◆ ОТРЫВОК ◆
====

Въехали на крутую гору. На её вершине разбили палатки, а машину поставили круто под уклон. Мы бродили в окрестностях лагеря, пугая песчанок и мелких зайцев — толаев. Внизу сверкала полоса воды. Это было небольшое солёное озерко, густо заросшее тростником. Оно оазисом выделялось среди пустыни. В тростниках и на воде подняли массу пернатых, и скоро выстрелы нарушили тишину.
К вечеру машина наша была готова. Шофёр показал нам искрошенный металл подшипника. Но завести автомобиль рукояткой мы не могли, рукоятка не трогалась с места: крепко-накрепко подтянутые подшипники не давали возможности это сделать. В таких случаях берут отремонтированную машину на буксир и заводят её на ходу. У нас была одна машина, её нечем было буксировать. Но для того Ульдзейту и поставил свой автомобиль под уклон. Освободив колеса от упора, спустив тормоза, мы толкнули машину вниз. Увлекаемая собственной тяжестью, она набирала скорость. Шофёр включил зажигание и рычаг скоростей. Машина на долю секунды запнулась, а затем мы увидели сизые облачка газа, с напором вылетавшего из выхлопной трубы. Путешествие продолжалось.

====

◆ СПИСОК ЗАДАНИЙ ◆
#1 Перечислите всех животных, которые упоминаются в отрывке.
#2 Перепишите фрагмент отрывка без изменений, начиная со слов «К вечеру машина» и заканчивая словами «трубы. Путешествие продолжалось.».
Эти записи никак не связаны с отрывком.

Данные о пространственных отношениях
====

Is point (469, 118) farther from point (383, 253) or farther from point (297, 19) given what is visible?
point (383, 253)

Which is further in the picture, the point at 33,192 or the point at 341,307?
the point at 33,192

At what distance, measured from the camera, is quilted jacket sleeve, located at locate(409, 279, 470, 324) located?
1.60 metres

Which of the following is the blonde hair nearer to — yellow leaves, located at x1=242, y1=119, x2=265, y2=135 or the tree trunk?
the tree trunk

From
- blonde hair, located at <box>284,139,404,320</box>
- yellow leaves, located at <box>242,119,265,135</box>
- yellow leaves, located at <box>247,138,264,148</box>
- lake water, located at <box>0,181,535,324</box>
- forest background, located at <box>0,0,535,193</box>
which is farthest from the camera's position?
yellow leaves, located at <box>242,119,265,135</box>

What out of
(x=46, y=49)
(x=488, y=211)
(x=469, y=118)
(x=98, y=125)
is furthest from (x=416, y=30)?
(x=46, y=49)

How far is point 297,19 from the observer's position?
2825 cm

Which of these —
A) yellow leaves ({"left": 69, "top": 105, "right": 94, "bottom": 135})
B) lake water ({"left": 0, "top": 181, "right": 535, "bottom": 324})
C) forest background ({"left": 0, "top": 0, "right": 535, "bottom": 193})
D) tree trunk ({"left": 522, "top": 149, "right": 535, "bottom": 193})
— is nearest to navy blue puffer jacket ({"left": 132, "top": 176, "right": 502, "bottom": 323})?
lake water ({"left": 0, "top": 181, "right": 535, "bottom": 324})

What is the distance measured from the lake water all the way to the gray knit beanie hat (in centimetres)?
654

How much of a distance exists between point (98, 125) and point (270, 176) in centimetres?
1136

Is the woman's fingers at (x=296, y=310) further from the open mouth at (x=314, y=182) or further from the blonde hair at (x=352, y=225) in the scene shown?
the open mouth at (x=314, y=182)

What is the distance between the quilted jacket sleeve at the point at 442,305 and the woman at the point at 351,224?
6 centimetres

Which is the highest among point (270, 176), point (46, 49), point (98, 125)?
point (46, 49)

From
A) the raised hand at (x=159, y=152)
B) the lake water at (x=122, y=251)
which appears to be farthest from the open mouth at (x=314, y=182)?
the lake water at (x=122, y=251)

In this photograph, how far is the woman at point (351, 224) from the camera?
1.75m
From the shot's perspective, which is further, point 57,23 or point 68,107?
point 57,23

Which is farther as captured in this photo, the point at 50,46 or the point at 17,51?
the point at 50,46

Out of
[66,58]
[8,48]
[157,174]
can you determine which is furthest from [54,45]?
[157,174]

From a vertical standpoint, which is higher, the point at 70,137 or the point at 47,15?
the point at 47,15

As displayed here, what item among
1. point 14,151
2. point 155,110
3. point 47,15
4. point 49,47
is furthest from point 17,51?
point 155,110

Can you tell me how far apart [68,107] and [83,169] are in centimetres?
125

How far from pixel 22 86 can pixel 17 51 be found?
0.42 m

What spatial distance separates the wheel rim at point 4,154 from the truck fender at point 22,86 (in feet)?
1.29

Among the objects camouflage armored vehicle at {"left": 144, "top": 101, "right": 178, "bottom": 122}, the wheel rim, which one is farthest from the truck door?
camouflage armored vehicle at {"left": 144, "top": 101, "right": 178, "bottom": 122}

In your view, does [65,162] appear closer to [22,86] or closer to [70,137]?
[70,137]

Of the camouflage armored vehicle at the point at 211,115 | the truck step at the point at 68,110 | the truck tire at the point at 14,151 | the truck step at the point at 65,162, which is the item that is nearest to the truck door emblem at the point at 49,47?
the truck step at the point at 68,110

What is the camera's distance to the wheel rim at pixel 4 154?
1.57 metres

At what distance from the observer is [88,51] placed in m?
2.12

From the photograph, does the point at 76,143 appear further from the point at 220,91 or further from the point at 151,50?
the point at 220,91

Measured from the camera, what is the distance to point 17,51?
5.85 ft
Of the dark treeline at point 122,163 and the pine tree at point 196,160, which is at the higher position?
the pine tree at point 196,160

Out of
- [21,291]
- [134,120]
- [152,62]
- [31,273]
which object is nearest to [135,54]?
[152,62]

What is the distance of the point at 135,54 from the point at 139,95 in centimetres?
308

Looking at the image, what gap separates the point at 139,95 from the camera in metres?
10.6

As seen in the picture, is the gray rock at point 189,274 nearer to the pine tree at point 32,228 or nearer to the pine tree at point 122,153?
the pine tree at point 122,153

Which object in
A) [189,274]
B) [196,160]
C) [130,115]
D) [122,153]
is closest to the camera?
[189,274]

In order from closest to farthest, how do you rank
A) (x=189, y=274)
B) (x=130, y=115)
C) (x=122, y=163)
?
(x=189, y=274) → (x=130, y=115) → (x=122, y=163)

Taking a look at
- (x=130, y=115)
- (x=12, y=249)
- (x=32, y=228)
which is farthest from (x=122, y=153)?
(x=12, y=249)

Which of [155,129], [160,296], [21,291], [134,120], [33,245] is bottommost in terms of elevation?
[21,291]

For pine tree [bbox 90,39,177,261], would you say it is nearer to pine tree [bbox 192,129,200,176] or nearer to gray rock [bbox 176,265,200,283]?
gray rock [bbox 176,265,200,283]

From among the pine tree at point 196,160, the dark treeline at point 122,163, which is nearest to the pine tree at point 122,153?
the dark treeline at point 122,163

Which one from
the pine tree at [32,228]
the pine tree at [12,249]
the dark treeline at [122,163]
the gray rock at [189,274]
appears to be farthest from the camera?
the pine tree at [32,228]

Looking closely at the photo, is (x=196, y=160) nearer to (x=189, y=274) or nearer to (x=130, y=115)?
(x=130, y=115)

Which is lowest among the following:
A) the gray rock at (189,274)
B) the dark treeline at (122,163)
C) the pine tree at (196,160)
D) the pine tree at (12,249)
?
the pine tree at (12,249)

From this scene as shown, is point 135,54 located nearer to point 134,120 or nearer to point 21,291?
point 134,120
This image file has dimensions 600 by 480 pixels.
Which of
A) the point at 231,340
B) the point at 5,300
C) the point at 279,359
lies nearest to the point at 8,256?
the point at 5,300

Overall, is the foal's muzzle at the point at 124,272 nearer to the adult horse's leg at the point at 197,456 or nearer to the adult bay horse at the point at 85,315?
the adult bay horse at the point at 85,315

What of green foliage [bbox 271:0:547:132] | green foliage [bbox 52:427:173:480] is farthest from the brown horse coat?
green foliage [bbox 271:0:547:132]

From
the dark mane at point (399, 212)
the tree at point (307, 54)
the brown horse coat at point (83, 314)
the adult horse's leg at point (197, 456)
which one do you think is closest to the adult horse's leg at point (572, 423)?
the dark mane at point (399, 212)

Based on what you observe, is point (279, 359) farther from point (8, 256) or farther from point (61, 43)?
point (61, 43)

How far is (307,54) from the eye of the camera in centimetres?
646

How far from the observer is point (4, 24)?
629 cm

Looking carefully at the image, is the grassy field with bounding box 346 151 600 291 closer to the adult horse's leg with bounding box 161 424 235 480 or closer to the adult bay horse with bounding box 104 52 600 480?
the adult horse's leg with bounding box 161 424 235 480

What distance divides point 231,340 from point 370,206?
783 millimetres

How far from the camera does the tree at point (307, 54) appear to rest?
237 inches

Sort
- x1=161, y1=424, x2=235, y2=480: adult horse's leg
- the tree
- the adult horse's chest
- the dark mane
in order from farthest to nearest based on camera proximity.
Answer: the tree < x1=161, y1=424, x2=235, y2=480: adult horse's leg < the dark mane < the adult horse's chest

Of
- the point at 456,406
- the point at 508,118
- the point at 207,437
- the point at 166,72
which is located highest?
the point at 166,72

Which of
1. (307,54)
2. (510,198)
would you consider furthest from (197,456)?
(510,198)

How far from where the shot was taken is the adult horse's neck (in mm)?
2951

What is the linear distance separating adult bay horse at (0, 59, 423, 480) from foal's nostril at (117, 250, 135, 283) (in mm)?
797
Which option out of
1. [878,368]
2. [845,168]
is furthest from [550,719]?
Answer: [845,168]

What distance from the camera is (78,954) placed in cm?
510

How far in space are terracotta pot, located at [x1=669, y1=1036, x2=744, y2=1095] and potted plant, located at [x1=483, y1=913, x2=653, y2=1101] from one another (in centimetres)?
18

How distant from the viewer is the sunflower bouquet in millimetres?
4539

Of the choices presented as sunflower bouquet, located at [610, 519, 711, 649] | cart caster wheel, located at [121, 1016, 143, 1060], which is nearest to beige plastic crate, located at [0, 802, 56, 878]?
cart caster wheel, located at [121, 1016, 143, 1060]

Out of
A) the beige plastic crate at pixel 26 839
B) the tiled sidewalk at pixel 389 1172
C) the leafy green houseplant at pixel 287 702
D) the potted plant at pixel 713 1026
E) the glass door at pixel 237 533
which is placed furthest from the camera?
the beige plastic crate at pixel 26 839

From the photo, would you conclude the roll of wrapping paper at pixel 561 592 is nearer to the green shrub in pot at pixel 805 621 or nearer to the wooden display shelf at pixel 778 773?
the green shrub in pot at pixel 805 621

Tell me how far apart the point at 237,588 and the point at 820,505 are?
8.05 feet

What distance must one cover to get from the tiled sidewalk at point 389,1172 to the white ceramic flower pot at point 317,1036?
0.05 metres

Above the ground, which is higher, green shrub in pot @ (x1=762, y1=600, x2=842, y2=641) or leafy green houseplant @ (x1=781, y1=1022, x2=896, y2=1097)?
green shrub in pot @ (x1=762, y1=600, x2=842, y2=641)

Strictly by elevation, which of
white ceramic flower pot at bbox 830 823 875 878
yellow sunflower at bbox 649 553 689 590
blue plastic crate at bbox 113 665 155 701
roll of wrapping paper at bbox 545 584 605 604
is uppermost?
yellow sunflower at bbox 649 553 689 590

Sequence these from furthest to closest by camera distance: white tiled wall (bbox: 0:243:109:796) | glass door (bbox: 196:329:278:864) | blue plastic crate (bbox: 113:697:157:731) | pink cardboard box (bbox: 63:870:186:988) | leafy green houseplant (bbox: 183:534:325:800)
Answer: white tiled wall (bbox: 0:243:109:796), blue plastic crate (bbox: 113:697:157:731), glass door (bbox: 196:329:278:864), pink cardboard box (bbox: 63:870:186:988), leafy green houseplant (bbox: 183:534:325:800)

====

◆ ОТВЕТЫ ПО ЗАДАНИЯМ ◆
#1 Песчанки; мелкие зайцы — толаи; пернатые.

#2
К вечеру машина наша была готова. Шофёр показал нам искрошенный металл подшипника. Но завести автомобиль рукояткой мы не могли, рукоятка не трогалась с места: крепко-накрепко подтянутые подшипники не давали возможности это сделать. В таких случаях берут отремонтированную машину на буксир и заводят её на ходу. У нас была одна машина, её нечем было буксировать. Но для того Ульдзейту и поставил свой автомобиль под уклон. Освободив колеса от упора, спустив тормоза, мы толкнули машину вниз. Увлекаемая собственной тяжестью, она набирала скорость. Шофёр включил зажигание и рычаг скоростей. Машина на долю секунды запнулась, а затем мы увидели сизые облачка газа, с напором вылетавшего из выхлопной трубы. Путешествие продолжалось.